Last week, the Pound added to four-month gains bringing it to three-year highs against the Dollar. Nearly nine million UK residents have now received their first dose of a coronavirus vaccine, marking continued progress on government goals. However, the EU’s demand that the UK divert supply of the vaccine, could pose problems for Sterling if the UK suffered disruption in its supply chain. On Thursday, the Bank of England will announce its latest monetary policy decision, alongside the quarterly Monetary Policy Committee report. Forecasts suggest unchanged policy measures, but the MPC report will be the latest look at the health of the UK economy.

  • Final Manufacturing and Services PMI’s are forecast to read 52.9 and 38.8 respectively.
  • Thursday is the main focus of the week, with Bank of England Governor Andrew Bailey due to speak.

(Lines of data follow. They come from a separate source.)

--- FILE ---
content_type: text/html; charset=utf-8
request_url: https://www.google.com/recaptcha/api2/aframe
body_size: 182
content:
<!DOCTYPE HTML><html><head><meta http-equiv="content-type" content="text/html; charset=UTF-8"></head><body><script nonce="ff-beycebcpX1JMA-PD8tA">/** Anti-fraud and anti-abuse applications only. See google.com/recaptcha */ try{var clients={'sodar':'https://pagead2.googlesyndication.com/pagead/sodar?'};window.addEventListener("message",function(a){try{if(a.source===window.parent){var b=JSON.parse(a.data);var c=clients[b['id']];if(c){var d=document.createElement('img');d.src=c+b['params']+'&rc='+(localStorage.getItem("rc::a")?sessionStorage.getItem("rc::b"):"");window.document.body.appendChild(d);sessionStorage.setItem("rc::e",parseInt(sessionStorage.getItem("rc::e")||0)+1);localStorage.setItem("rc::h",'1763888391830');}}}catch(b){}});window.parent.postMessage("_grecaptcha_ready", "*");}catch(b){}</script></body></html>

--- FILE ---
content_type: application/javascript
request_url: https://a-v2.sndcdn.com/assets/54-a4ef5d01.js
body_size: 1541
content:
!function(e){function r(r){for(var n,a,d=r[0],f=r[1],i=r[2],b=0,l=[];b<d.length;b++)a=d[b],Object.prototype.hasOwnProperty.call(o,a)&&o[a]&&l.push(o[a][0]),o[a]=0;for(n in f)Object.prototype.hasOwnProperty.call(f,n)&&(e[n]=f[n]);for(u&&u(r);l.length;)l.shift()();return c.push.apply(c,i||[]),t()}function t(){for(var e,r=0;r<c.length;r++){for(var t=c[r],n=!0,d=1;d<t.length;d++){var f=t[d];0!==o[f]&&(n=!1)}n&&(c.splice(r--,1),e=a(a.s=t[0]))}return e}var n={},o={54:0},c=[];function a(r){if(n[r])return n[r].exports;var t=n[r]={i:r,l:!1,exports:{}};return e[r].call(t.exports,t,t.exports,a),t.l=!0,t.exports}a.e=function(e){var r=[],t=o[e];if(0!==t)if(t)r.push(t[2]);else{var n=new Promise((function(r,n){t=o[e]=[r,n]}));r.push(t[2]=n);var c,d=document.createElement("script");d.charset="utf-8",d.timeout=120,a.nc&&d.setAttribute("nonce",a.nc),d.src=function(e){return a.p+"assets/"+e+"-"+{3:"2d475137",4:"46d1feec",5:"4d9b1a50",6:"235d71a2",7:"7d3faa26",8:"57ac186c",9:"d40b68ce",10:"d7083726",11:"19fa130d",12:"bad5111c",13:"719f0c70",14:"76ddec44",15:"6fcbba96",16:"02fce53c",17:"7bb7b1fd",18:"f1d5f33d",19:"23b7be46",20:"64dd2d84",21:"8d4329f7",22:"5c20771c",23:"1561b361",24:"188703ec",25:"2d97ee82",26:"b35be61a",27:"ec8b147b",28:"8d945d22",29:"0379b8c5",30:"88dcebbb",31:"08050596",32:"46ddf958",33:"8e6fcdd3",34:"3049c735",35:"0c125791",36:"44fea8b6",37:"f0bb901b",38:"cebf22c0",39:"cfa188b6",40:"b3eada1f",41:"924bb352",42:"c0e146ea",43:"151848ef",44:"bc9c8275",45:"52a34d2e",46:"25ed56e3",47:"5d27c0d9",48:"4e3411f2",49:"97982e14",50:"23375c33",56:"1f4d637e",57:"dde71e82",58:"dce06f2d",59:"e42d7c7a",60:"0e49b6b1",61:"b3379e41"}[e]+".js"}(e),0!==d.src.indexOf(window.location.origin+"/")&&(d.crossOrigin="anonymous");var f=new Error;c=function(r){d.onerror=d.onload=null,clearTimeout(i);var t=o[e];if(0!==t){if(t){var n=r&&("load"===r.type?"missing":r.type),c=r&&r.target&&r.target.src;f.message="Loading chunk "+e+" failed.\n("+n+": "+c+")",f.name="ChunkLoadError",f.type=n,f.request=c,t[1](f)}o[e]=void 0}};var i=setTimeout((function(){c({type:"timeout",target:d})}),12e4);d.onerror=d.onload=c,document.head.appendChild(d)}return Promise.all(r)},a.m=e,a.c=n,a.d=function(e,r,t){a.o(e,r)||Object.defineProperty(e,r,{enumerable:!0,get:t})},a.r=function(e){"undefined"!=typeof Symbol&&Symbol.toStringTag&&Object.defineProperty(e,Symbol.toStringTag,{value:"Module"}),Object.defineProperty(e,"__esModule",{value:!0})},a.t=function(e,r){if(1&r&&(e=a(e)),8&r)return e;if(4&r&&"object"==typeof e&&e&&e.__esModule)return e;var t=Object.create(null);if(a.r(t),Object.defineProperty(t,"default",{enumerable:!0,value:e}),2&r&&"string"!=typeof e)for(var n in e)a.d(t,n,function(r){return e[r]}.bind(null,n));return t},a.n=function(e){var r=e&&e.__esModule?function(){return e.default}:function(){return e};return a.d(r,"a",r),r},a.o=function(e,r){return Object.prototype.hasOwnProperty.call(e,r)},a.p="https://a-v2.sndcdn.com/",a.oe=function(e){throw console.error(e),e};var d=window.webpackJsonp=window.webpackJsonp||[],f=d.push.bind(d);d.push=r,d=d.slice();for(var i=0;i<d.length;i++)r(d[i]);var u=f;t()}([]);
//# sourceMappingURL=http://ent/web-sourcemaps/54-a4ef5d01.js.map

The bank rate is expected to remain at 0.10% with the asset purchase programme also staying unchanged at £895 billion.


Preliminary data out of Germany, France and Spain showed better-than-expected economic conditions as the trading bloc’s economy seems to have weathered the impact of new restrictions. However, ECB member, Isabel Schnabel, warned that this could be a short-term anomaly and should not be mistaken for a sustained increase in inflation. Last week, the European Central Bank stepped up its dovish rhetoric against the appreciation of the Euro last week, with ECB member, Klaas Knot, stating that there is still room to cut rates.

  • Preliminary flash GDP q/q is forecast to come in at -1.4% down from 12.5% previously.
  • The CPI flash y/y estimate is also due on Wednesday with a reading of 0.4% expected, up from -0.3%.
  • Final Manufacturing and Services PMI’s for January are also scheduled for release.


The US Dollar traded positively throughout most of January, the DXY Index recorded a 0.71% monthly gain. This strength in the US Dollar seemed to coincide with the increasing demand for safe-haven currencies as market sentiment deteriorated and volatility accelerated. It’s possible that the short squeeze of stocks, such as GME and AMC, contributed to the downturn in market sentiment which caused the VIX to jump from 23 to 37. Against this backdrop, there are a number of economic releases to watch this week:

  • The ISM Manufacturing PMI came in at 58.7 in January compared with a downwardly revised 60.5 previously, the eighth consecutive month of expansion for the US. While the Markit Services PMI printed at 59.2 in January down from 57.1 in December, and above the 59.1 forecast, still remaining in expansionary territory.
  • Non-Farm Payrolls data is forecast to come in at 55k in January, an improvement from December’s -140k.
  • The US unemployment rate is expected to hold steady at 6.7%.